*Instruction 1*:
Copy the Glamanand Supermodel India 2021 text from "Glamanand Supermodel India 2021 was" to "India Globe International.".

*Document passage*:

>> Begin

- Date: 21 August 2021
- Presenters: Simran Ahuja Aayushi Dholakia
- Venue: Kingdom of Dreams, Gurugram, India
- Director: Nikhil Anand
- Producer: Glamanand Group
- Sponsor: Glamanand Group, Toothsi
- Entrants: 24
- Placements: 15
- Winner: Zoya Afroz
- Congeniality: Hannah Tamalapakula
- Photogenic: Disha Shamwani

= Glamanand Supermodel India 2021 =

Glamanand Supermodel India 2021 was the seventh edition of Glamanand Supermodel India contest. The event took place on August 21, 2021, at Kingdom of Dreams, in Gurugram, India. At the conclusion of the event, Simrithi Bathija crowned Zoya Afroz as the new Miss India International. At the same event, Divija Gambhir was crowned Miss India Multinational 2021 and Tanya Sinha was crowned Miss India Globe International.

==Final results==
- Color keys

| Final Results | Candidate | International Placement |
| Miss International India 2021 | Zoya Afroz; | Unplaced |
| Miss Multinational India 2021 | Divija Gambhir; | TBD |
| Miss Globe India 2021 | Tanya Sinha; | Not compete |
| Miss Tourism India 2021 | Asmita Chakraborty; | Unplaced |
| 2nd Runner-up | Anisha Sharma; |
| Top 8 | Archana Ravi; Arushi Singh; Disha Shamwani; |
| Top 15 | Aishwarya Dikshit; Megha Jhulka; Megha Shetty; Saachi Gurav; Shalini Rana; Sejal Renake; Tanu Shree; |

=== Special awards ===

| Award | Winner |
|---|---|
| Beauty For a Cause | Divija Gambhir |
| Beauty with Brains | Aishwarya Dikshit |
| Best In Evening Gown | Zoya Afroz |
| Best In Swimsuit | Tanya Sinha |
| Best In Fitness | Arushi Singh |
| Best In National Costume | Divija Gambhir |
| Best In Personal Interview | Saachi Gurav |
| Best In Ramp Walk | Arushi Singh |
| Best In Speech | Asmita Chakraborty |
| Best In Sports | Shalini Rana |
| Best In Talent | Aishwarya Dikshit |
| Miss Beautiful Skin | Disha Shamwani |
| Miss Beautiful Smile | Shalini Rana |
| Miss Body Beautiful | Divija Gambhir |
| Miss Congeniality | Hannah Tamalapakula |
| Miss Environment | Disha Shamwani |
| Miss Fashion Icon | Disha Shamwani |
| Miss Glamorous | Annu Bhati |
| Miss Glamorous Eyes | Zoya Afroz |
| Miss Iron Maiden | Saachi Gurav |
| Miss Photogenic | Disha Shamwani |
| Miss Popular | Archana Ravi |
| Top Model | Zoya Afroz |

===Judges===
- Kartikeya Arora – editor in chief TMM magazine
- Maya Sagi – fashion designer
- Dr. Amit Karkhanis – Dermatologist and Founder Dr Tvacha
- Yashraj Tongia – former director DGCA and businessman
- Rekha Vohra – social activist and holistic trainer
- Simrithi Bathija – Miss International India 2019
- Tanvi Malhara – Miss Multinational India 2019
- Dr. Varun Katyal – nutritionist and wellness expert
- Rajiv Srivastava – founder Act Now
- Nikhil Anand – founder/ Chairman of Glamanand

==Candidates==
Below is the list of candidates that competed at the competition.

>> End

*Data lines*:
>> Begin

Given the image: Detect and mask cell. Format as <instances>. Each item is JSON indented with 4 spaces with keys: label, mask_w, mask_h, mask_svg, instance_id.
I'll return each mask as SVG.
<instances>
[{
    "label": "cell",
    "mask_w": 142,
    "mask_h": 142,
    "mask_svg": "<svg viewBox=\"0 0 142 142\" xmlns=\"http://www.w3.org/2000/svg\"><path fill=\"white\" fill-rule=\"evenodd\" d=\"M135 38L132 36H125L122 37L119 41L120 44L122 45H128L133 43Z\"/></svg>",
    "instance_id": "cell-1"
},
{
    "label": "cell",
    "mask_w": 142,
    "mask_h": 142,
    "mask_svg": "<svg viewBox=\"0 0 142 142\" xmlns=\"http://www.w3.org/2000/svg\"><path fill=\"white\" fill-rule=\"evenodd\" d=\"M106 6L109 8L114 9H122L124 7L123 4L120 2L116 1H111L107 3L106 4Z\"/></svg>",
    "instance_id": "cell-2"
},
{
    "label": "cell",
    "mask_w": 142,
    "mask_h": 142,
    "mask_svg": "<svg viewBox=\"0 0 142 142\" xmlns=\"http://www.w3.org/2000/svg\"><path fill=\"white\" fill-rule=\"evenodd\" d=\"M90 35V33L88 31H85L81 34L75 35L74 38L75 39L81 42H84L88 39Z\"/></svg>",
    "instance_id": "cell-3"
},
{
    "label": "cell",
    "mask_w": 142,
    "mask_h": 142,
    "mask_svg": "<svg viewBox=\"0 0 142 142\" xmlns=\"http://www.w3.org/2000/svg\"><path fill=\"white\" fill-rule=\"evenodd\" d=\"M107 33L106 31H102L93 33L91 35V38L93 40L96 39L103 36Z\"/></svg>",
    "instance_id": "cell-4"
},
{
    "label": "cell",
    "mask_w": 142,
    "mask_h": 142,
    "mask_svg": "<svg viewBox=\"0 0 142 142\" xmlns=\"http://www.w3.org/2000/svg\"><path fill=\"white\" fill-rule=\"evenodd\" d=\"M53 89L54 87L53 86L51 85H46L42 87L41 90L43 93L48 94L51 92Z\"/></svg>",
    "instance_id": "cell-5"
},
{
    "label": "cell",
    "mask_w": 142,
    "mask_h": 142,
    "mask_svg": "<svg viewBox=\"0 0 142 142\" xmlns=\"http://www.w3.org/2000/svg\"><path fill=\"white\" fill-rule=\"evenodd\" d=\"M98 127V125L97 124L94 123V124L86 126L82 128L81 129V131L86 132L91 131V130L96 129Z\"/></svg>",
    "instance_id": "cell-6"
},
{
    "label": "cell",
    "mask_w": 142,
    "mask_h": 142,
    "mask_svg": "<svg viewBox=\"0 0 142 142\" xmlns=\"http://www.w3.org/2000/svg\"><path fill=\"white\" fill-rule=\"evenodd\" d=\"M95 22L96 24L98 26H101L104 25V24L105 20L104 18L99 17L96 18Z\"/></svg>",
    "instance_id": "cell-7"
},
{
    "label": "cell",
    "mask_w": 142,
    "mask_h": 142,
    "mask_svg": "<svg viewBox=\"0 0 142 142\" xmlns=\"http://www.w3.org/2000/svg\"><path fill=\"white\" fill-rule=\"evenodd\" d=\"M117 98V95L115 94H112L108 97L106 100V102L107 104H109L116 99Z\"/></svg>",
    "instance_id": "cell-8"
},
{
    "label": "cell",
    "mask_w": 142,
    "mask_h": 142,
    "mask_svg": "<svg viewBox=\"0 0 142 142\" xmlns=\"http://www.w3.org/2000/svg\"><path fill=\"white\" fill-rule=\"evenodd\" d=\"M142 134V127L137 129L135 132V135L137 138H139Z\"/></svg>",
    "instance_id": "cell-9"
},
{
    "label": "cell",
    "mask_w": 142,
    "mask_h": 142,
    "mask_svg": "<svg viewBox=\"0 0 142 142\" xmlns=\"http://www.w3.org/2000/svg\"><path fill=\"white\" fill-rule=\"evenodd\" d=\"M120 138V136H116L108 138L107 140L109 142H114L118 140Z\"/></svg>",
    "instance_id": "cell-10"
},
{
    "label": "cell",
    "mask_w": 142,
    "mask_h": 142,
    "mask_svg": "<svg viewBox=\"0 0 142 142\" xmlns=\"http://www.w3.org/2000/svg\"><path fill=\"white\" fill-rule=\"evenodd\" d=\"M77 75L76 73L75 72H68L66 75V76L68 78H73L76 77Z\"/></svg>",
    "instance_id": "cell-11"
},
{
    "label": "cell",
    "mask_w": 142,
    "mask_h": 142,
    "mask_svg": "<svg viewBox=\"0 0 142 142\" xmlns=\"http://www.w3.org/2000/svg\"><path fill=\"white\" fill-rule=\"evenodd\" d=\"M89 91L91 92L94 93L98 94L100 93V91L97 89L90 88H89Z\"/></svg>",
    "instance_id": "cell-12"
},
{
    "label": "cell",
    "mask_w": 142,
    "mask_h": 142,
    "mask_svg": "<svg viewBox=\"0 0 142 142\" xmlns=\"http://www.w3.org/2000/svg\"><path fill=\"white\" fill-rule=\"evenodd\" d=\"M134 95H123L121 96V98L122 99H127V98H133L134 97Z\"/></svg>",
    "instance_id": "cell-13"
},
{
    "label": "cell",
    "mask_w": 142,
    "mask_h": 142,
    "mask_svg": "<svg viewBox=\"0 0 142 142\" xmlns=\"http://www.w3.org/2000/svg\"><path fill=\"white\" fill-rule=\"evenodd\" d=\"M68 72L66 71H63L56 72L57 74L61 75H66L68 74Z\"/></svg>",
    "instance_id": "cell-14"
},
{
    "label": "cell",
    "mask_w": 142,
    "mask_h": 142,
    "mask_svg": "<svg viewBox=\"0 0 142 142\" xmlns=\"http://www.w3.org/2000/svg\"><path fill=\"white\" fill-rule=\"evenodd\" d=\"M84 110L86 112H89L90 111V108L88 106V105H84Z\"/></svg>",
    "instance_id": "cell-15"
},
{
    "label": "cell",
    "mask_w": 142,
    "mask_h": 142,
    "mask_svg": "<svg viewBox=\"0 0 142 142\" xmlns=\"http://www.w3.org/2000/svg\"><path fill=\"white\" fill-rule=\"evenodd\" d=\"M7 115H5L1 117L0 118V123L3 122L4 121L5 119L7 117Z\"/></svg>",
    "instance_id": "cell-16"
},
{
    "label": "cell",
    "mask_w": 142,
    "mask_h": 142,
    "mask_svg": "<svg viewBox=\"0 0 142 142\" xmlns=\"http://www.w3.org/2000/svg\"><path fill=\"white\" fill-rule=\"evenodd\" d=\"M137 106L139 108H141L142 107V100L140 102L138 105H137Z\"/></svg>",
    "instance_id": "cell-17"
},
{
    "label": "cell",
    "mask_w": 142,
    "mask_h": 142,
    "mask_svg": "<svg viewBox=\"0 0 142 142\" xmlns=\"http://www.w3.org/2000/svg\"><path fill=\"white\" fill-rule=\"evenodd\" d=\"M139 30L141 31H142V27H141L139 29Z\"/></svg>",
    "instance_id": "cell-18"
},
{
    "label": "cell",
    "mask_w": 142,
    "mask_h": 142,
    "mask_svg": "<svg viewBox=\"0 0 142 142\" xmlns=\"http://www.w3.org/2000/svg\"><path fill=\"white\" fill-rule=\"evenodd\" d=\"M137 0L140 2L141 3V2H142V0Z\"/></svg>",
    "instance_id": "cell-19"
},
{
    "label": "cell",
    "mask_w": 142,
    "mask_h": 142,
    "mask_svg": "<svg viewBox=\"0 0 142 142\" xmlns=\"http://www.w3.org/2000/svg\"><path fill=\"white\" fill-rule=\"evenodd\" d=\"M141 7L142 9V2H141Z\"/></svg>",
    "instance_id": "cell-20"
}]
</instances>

>> End

*Instruction 2*:
Report each line of the records that contains the string "instances".

*Correct result 1*:
Glamanand Supermodel India 2021 was the seventh edition of Glamanand Supermodel India contest. The event took place on August 21, 2021, at Kingdom of Dreams, in Gurugram, India. At the conclusion of the event, Simrithi Bathija crowned Zoya Afroz as the new Miss India International. At the same event, Divija Gambhir was crowned Miss India Multinational 2021 and Tanya Sinha was crowned Miss India Globe International.

*Correct result 2*:
Given the image: Detect and mask cell. Format as <instances>. Each item is JSON indented with 4 spaces with keys: label, mask_w, mask_h, mask_svg, instance_id.
<instances>
</instances>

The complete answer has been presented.